> [Image-text web data]
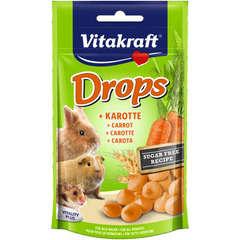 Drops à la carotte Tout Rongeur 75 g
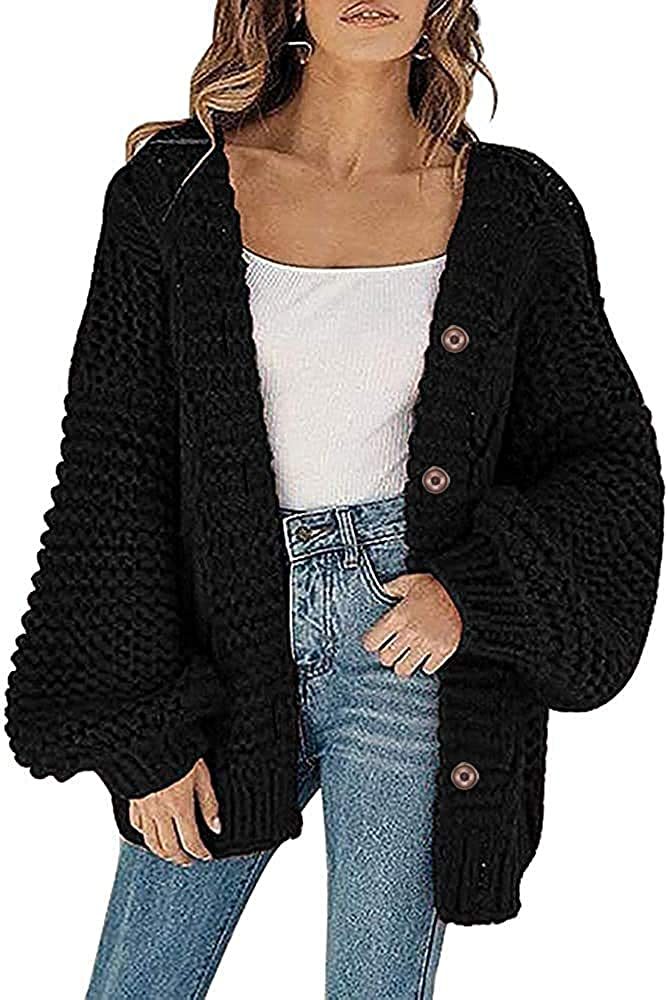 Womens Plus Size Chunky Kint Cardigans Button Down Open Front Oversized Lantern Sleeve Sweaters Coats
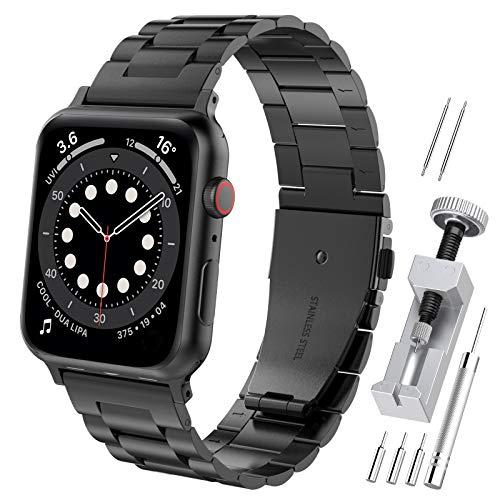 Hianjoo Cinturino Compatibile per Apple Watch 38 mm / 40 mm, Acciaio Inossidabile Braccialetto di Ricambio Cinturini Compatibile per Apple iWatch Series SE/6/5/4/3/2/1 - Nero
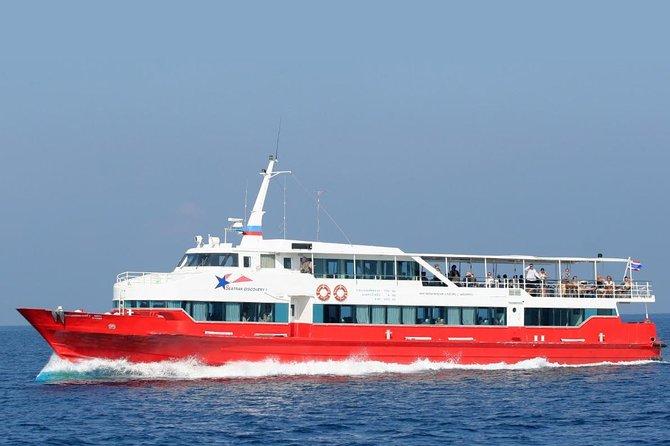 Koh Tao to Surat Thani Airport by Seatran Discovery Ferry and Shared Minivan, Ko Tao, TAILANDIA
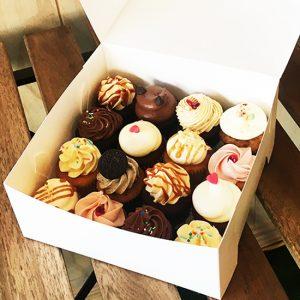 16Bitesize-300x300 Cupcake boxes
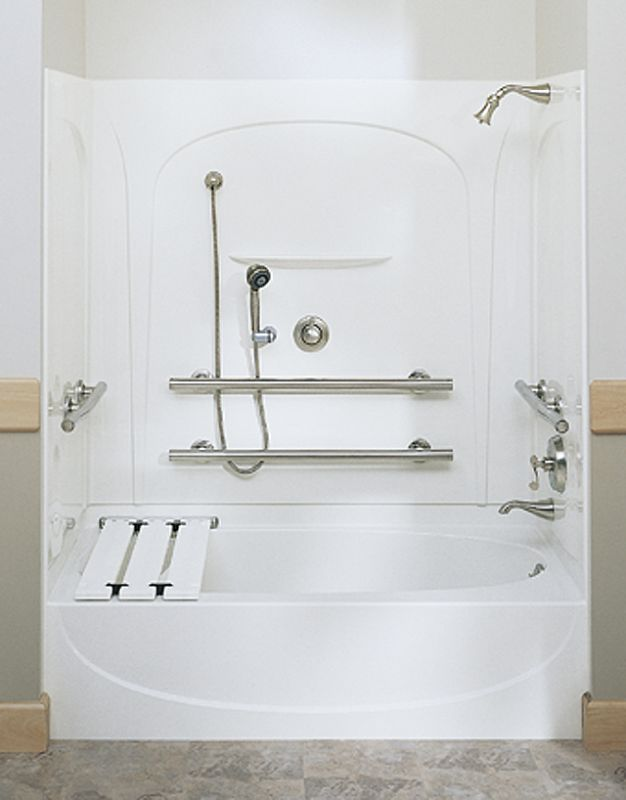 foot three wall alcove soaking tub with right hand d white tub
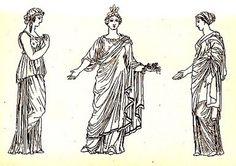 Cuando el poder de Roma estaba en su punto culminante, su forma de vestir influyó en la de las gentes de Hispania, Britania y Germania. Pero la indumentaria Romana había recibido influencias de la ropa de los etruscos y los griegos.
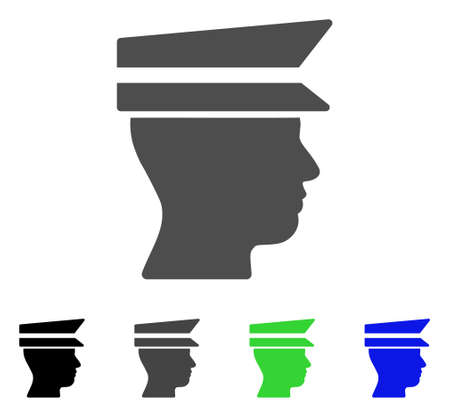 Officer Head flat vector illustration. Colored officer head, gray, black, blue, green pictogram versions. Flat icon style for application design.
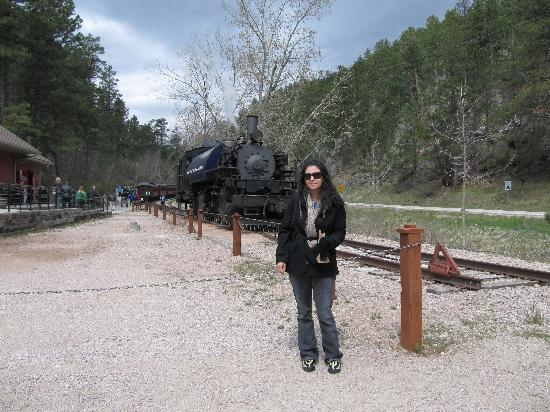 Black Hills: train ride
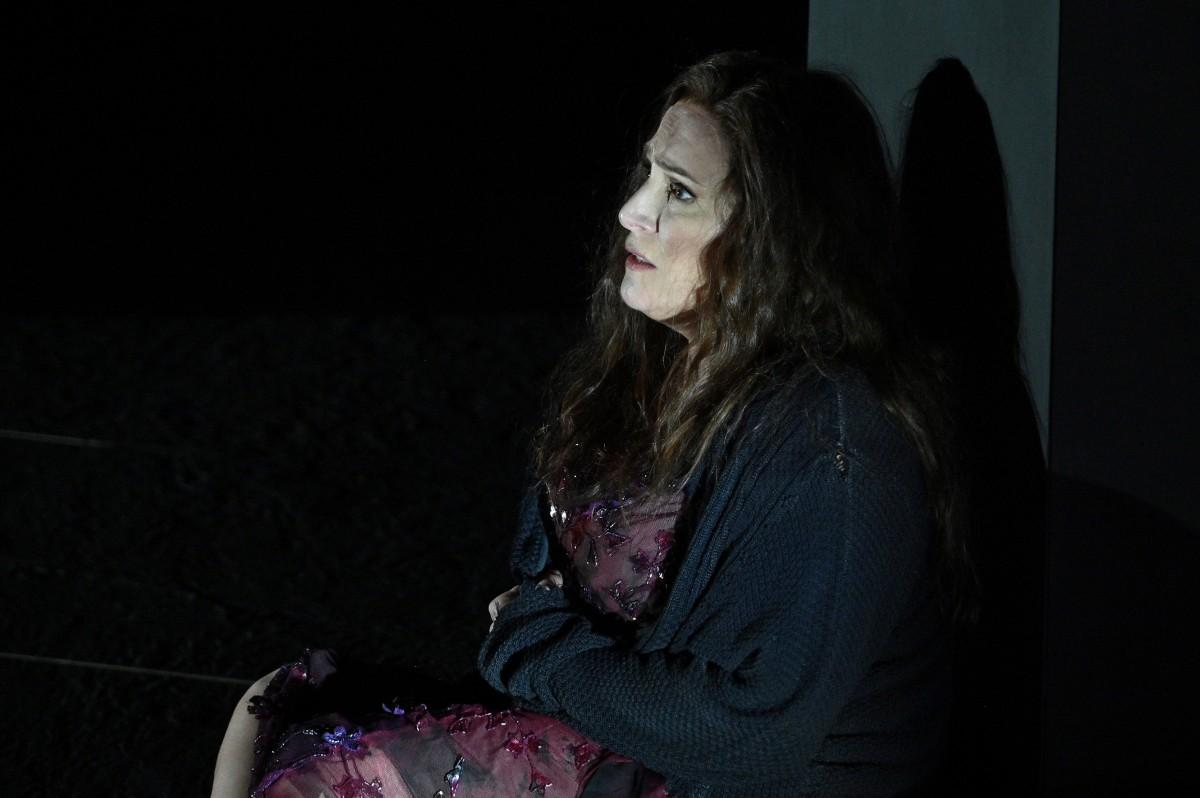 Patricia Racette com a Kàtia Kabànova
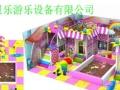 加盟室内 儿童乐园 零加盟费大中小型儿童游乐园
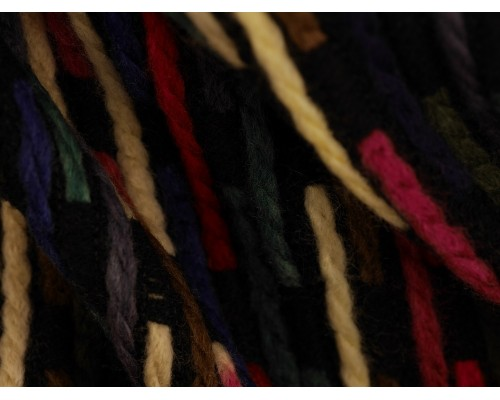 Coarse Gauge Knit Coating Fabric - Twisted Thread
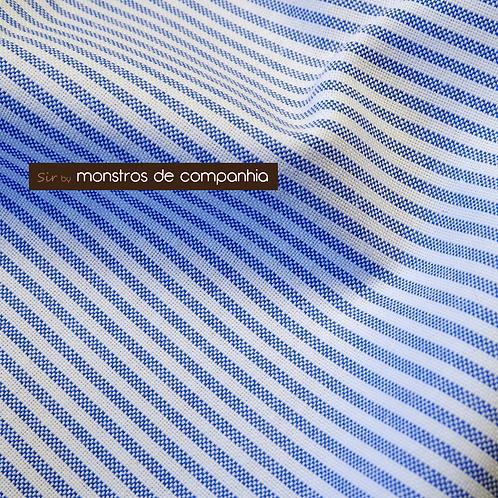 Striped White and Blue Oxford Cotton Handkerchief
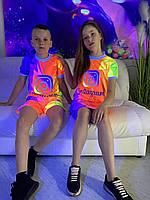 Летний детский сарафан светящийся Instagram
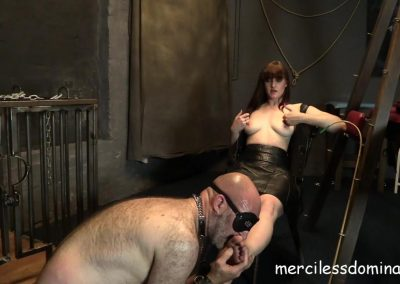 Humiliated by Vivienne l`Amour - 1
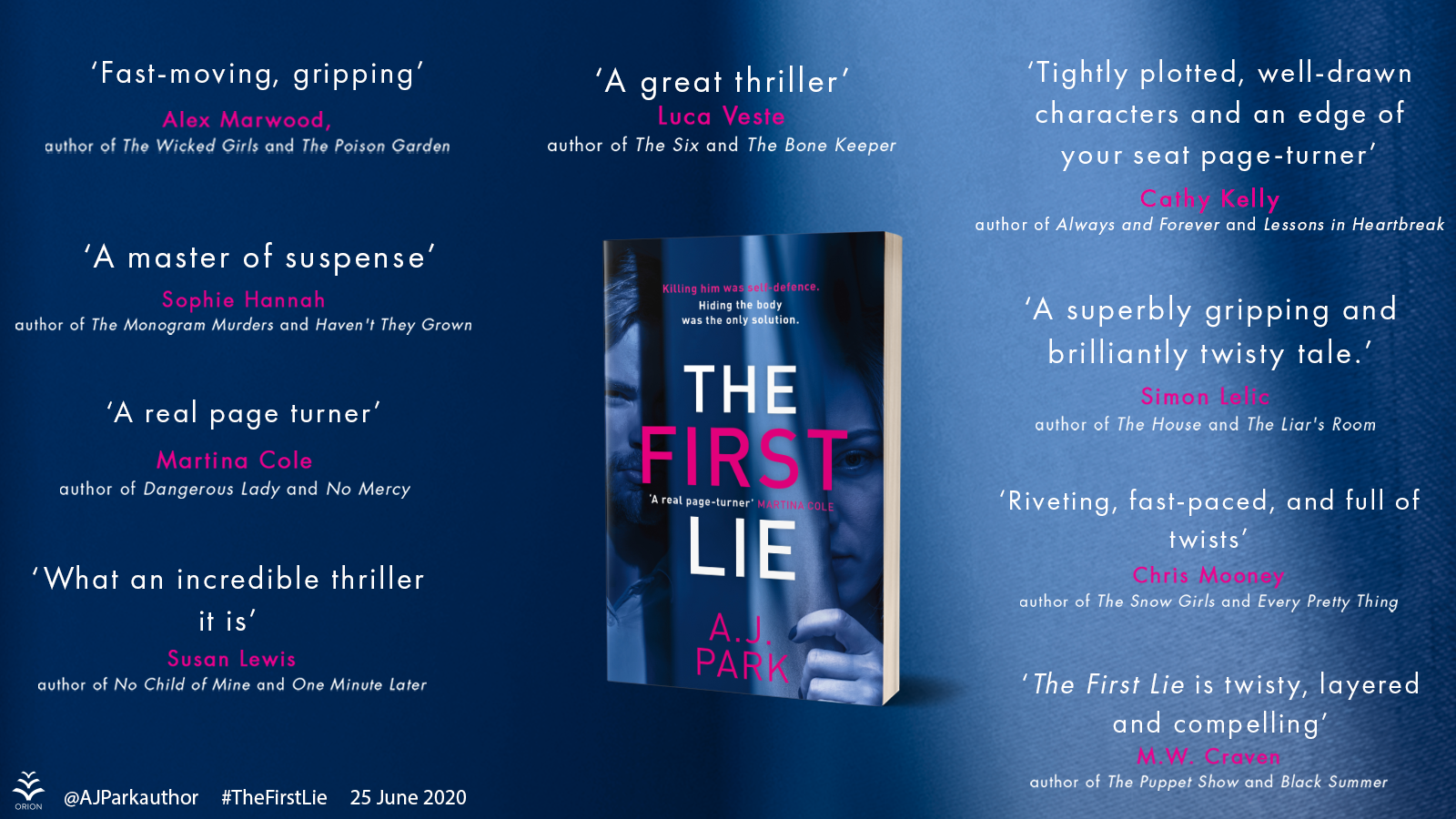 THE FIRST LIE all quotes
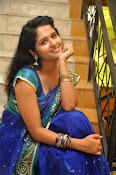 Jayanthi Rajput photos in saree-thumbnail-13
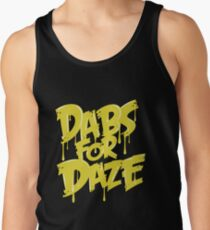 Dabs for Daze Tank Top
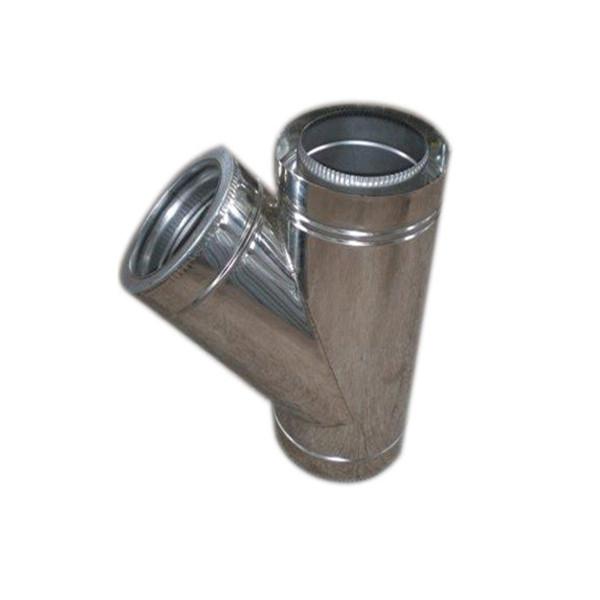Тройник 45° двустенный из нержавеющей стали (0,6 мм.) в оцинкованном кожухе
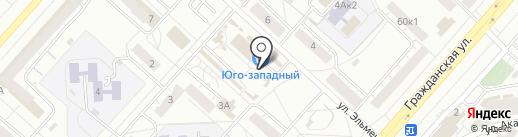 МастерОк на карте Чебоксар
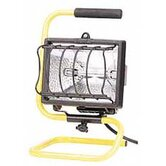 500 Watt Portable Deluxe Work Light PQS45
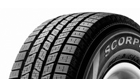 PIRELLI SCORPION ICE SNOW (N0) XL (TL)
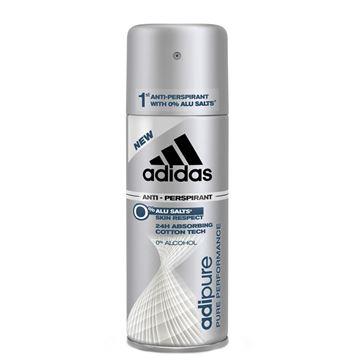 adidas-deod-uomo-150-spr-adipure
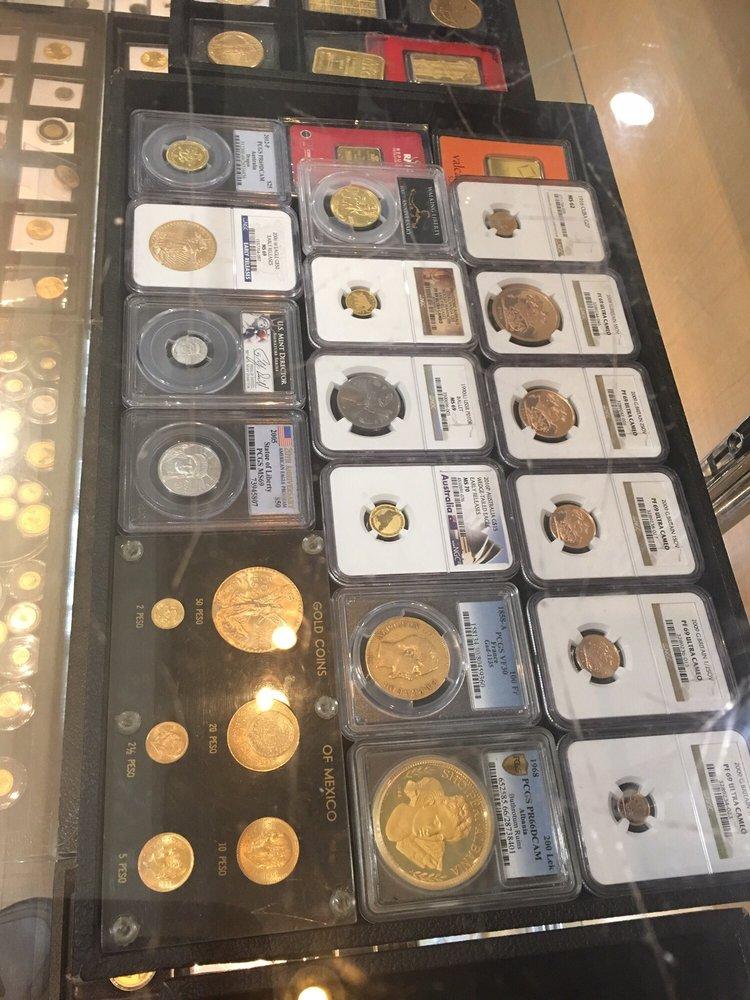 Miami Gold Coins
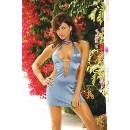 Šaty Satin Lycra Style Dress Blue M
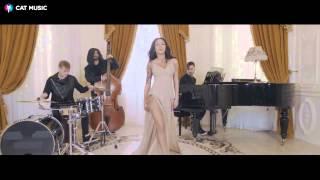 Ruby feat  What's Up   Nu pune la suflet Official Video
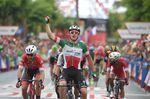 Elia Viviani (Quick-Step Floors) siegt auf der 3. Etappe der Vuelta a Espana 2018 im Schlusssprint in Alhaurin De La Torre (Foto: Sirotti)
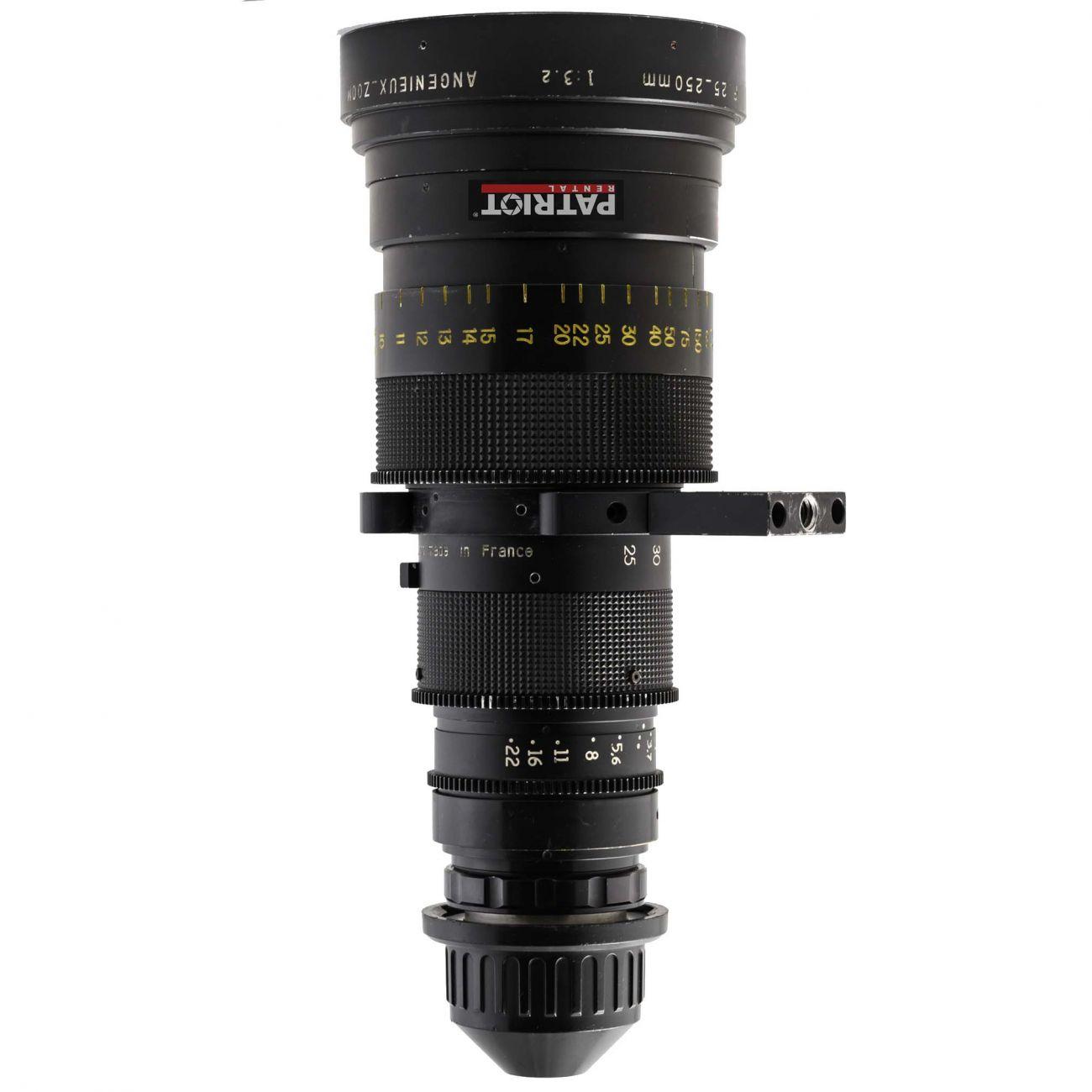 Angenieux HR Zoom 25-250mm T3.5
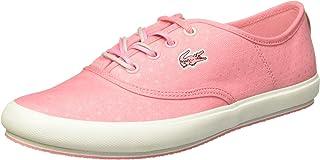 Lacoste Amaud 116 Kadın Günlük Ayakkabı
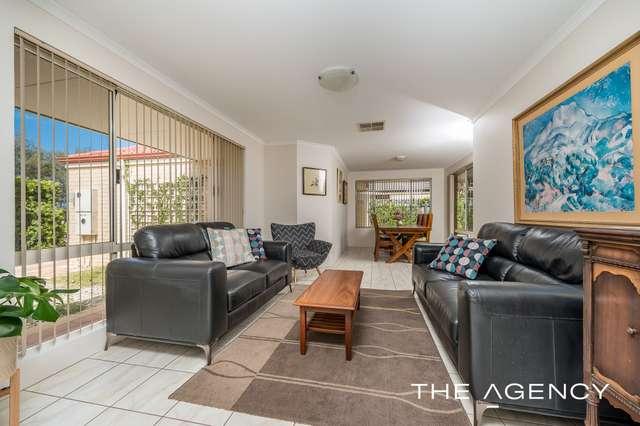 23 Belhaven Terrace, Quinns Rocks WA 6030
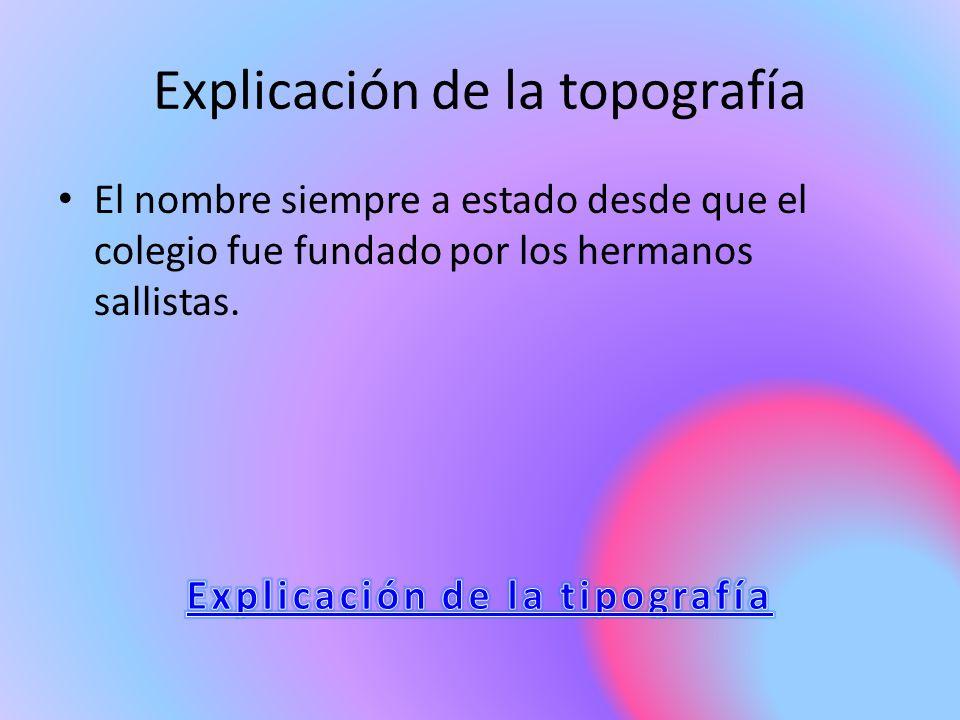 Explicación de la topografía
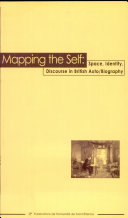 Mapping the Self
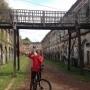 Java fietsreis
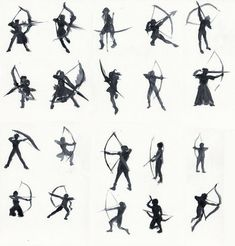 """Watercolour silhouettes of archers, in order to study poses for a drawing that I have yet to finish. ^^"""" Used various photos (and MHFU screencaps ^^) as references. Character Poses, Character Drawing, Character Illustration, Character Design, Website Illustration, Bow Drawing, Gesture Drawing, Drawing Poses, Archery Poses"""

> [Work instructions] Retype all the entries exactly; drop the pictures.

> [Response below]
 Drops à la carotte Tout Rongeur 75 g
 Womens Plus Size Chunky Kint Cardigans Button Down Open Front Oversized Lantern Sleeve Sweaters Coats
 Hianjoo Cinturino Compatibile per Apple Watch 38 mm / 40 mm, Acciaio Inossidabile Braccialetto di Ricambio Cinturini Compatibile per Apple iWatch Series SE/6/5/4/3/2/1 - Nero
 Koh Tao to Surat Thani Airport by Seatran Discovery Ferry and Shared Minivan, Ko Tao, TAILANDIA
 16Bitesize-300x300 Cupcake boxes
 foot three wall alcove soaking tub with right hand d white tub
 Cuando el poder de Roma estaba en su punto culminante, su forma de vestir influyó en la de las gentes de Hispania, Britania y Germania. Pero la indumentaria Romana había recibido influencias de la ropa de los etruscos y los griegos.
 Officer Head flat vector illustration. Colored officer head, gray, black, blue, green pictogram versions. Flat icon style for application design.
 Black Hills: train ride
 Patricia Racette com a Kàtia Kabànova
 加盟室内 儿童乐园 零加盟费大中小型儿童游乐园
 Coarse Gauge Knit Coating Fabric - Twisted Thread
 Striped White and Blue Oxford Cotton Handkerchief
 Летний детский сарафан светящийся Instagram
 Humiliated by Vivienne l`Amour - 1
 THE FIRST LIE all quotes
 Jayanthi Rajput photos in saree-thumbnail-13
 Dabs for Daze Tank Top
Тройник 45° двустенный из нержавеющей стали (0,6 мм.) в оцинкованном кожухе
 МастерОк на карте Чебоксар
 500 Watt Portable Deluxe Work Light PQS45
 PIRELLI SCORPION ICE SNOW (N0) XL (TL)
 adidas-deod-uomo-150-spr-adipure
 Miami Gold Coins
 Šaty Satin Lycra Style Dress Blue M
 Ruby feat  What's Up   Nu pune la suflet Official Video
 Elia Viviani (Quick-Step Floors) siegt auf der 3. Etappe der Vuelta a Espana 2018 im Schlusssprint in Alhaurin De La Torre (Foto: Sirotti)
 Angenieux HR Zoom 25-250mm T3.5
 Lacoste Amaud 116 Kadın Günlük Ayakkabı
 23 Belhaven Terrace, Quinns Rocks WA 6030
 Explicación de la topografía
 Mapping the Self
 Java fietsreis
 """Watercolour silhouettes of archers, in order to study poses for a drawing that I have yet to finish. ^^"""" Used various photos (and MHFU screencaps ^^) as references. Character Poses, Character Drawing, Character Illustration, Character Design, Website Illustration, Bow Drawing, Gesture Drawing, Drawing Poses, Archery Poses"""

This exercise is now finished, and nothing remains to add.